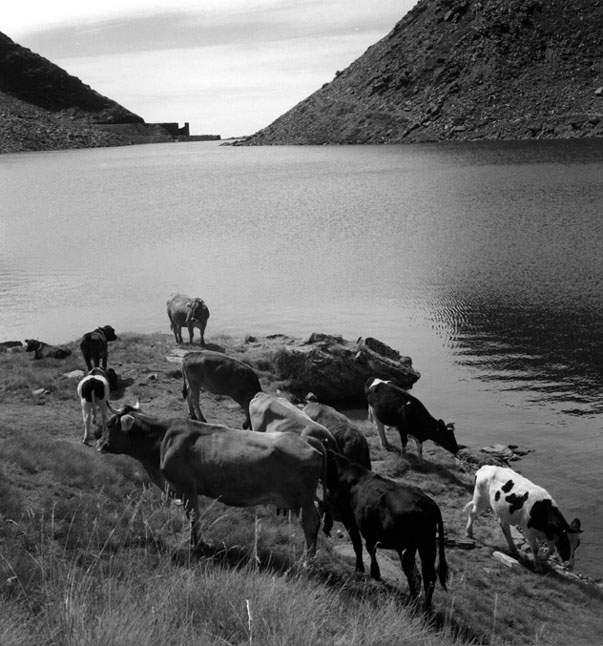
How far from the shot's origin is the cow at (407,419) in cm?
1753

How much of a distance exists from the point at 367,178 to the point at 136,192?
30403 millimetres

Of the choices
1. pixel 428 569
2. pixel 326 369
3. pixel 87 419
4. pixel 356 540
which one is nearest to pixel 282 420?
pixel 356 540

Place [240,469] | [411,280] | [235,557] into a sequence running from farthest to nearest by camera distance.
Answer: [411,280] < [240,469] < [235,557]

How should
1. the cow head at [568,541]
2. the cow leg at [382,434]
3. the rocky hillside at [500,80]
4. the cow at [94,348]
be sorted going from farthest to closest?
the rocky hillside at [500,80] → the cow at [94,348] → the cow leg at [382,434] → the cow head at [568,541]

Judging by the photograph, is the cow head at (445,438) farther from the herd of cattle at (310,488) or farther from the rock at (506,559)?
the rock at (506,559)

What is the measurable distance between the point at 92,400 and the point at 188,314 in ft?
31.7

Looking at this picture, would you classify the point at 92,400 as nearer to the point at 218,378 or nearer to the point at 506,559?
the point at 218,378

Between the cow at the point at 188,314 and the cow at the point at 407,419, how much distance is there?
860 cm

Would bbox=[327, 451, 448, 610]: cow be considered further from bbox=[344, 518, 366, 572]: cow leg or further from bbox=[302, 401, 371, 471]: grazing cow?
bbox=[302, 401, 371, 471]: grazing cow

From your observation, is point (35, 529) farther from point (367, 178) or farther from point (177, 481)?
point (367, 178)

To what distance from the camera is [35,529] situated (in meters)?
10.0

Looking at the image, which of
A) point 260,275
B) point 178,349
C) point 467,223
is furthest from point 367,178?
point 178,349

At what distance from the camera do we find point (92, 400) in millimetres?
15812

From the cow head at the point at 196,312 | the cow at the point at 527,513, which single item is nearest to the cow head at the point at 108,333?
the cow head at the point at 196,312
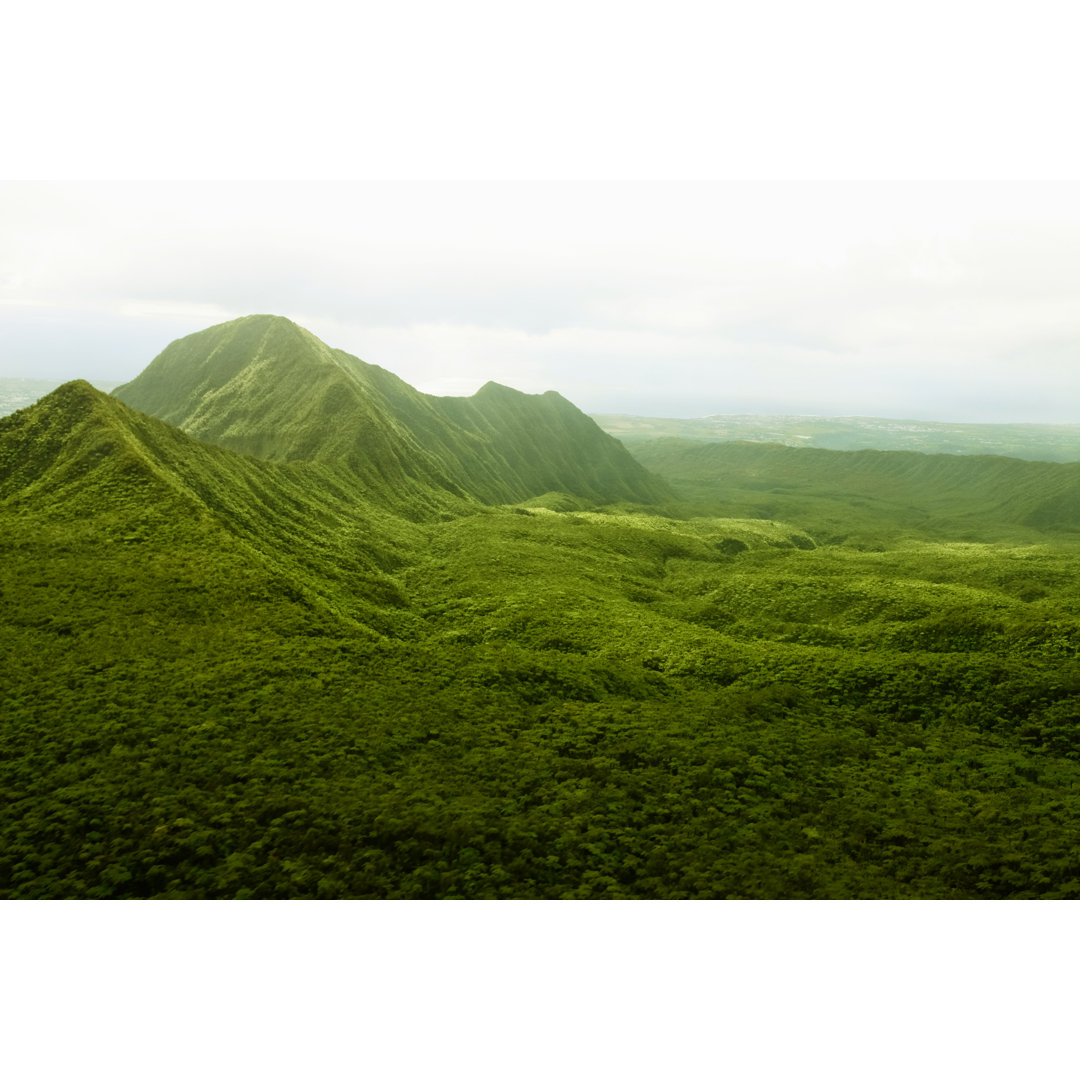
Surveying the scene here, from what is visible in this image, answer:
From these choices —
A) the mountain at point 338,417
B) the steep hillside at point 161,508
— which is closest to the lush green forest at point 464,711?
the steep hillside at point 161,508

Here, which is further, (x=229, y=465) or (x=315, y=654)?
(x=229, y=465)

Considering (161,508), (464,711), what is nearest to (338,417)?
(161,508)

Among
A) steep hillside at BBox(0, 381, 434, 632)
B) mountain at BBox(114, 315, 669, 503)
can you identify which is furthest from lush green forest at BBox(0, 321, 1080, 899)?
mountain at BBox(114, 315, 669, 503)

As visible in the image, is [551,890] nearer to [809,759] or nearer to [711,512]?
[809,759]

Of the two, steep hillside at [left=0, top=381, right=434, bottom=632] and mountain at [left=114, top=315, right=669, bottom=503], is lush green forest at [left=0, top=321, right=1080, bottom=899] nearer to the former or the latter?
steep hillside at [left=0, top=381, right=434, bottom=632]

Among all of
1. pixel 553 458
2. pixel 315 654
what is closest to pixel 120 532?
pixel 315 654

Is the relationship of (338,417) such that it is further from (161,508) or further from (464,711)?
→ (464,711)

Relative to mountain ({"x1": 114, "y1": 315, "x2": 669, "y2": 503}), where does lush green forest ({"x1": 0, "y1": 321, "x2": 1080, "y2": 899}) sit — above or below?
below
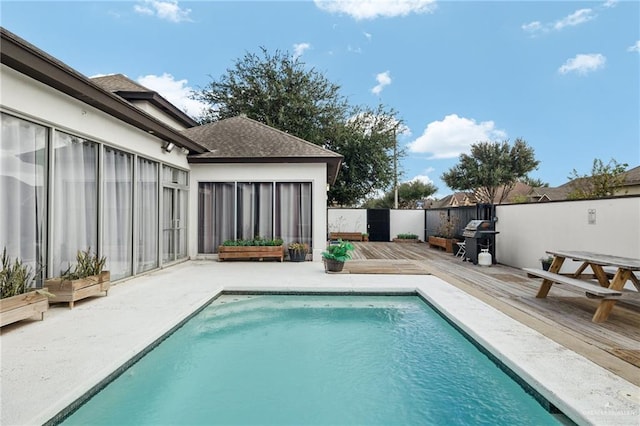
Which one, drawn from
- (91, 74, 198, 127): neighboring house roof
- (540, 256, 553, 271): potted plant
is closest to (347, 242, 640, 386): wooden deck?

####

Work to complete: Present all of the data above as a numbered list with one line per item, skipping blank lines. Leave the pictures out of your answer.

Answer to this problem:
1. How far from the shot's origin is the cow at (407,419) in cm?
2. 1753
3. How much of a distance exists from the point at 367,178 to the point at 136,192?
4. 30403 millimetres
5. Of the choices
6. 1. pixel 428 569
7. 2. pixel 326 369
8. 3. pixel 87 419
9. 4. pixel 356 540
10. which one is nearest to pixel 282 420?
11. pixel 356 540
12. Place [240,469] | [411,280] | [235,557] into a sequence running from farthest to nearest by camera distance.
13. Answer: [411,280] < [240,469] < [235,557]
14. How should
15. 1. the cow head at [568,541]
16. 2. the cow leg at [382,434]
17. 3. the rocky hillside at [500,80]
18. 4. the cow at [94,348]
19. be sorted going from farthest to closest?
20. the rocky hillside at [500,80] → the cow at [94,348] → the cow leg at [382,434] → the cow head at [568,541]
21. Judging by the photograph, is the cow head at (445,438) farther from the herd of cattle at (310,488) or farther from the rock at (506,559)?
22. the rock at (506,559)
23. What is the measurable distance between the point at 92,400 and the point at 188,314 in ft?
24. 31.7
25. Looking at this picture, would you classify the point at 92,400 as nearer to the point at 218,378 or nearer to the point at 506,559?
26. the point at 218,378
27. Between the cow at the point at 188,314 and the cow at the point at 407,419, how much distance is there?
28. 860 cm
29. Would bbox=[327, 451, 448, 610]: cow be considered further from bbox=[344, 518, 366, 572]: cow leg or further from bbox=[302, 401, 371, 471]: grazing cow?
30. bbox=[302, 401, 371, 471]: grazing cow
31. From your observation, is point (35, 529) farther from point (367, 178) or farther from point (177, 481)?
32. point (367, 178)
33. To what distance from the camera is [35,529] situated (in meters)?
34. 10.0
35. Looking at the image, which of
36. A) point 260,275
37. B) point 178,349
38. C) point 467,223
39. is furthest from point 367,178?
40. point 178,349
41. At what distance from the camera do we find point (92, 400) in millimetres?
42. 15812
43. From the cow head at the point at 196,312 | the cow at the point at 527,513, which single item is nearest to the cow head at the point at 108,333?
44. the cow head at the point at 196,312
45. Surveying the scene here, from what is visible in this image, answer:
46. From these choices —
47. A) the mountain at point 338,417
48. B) the steep hillside at point 161,508
49. — which is closest to the lush green forest at point 464,711?
50. the steep hillside at point 161,508
51. Here, which is further, (x=229, y=465) or (x=315, y=654)?
52. (x=229, y=465)
53. Considering (161,508), (464,711), what is nearest to (338,417)?
54. (161,508)
55. Among
56. A) steep hillside at BBox(0, 381, 434, 632)
57. B) mountain at BBox(114, 315, 669, 503)
58. can you identify which is furthest from lush green forest at BBox(0, 321, 1080, 899)?
59. mountain at BBox(114, 315, 669, 503)
60. As visible in the image, is [551,890] nearer to [809,759] or nearer to [711,512]?
61. [809,759]
62. Of the two, steep hillside at [left=0, top=381, right=434, bottom=632] and mountain at [left=114, top=315, right=669, bottom=503], is lush green forest at [left=0, top=321, right=1080, bottom=899] nearer to the former or the latter?
63. steep hillside at [left=0, top=381, right=434, bottom=632]
64. Among all of
65. 1. pixel 553 458
66. 2. pixel 315 654
67. what is closest to pixel 120 532?
68. pixel 315 654
69. Is the relationship of (338,417) such that it is further from (161,508) or further from (464,711)?
70. → (464,711)
71. Relative to mountain ({"x1": 114, "y1": 315, "x2": 669, "y2": 503}), where does lush green forest ({"x1": 0, "y1": 321, "x2": 1080, "y2": 899}) sit — above or below?
72. below
73. Which one, drawn from
74. - (91, 74, 198, 127): neighboring house roof
75. - (540, 256, 553, 271): potted plant
76. is closest to (347, 242, 640, 386): wooden deck?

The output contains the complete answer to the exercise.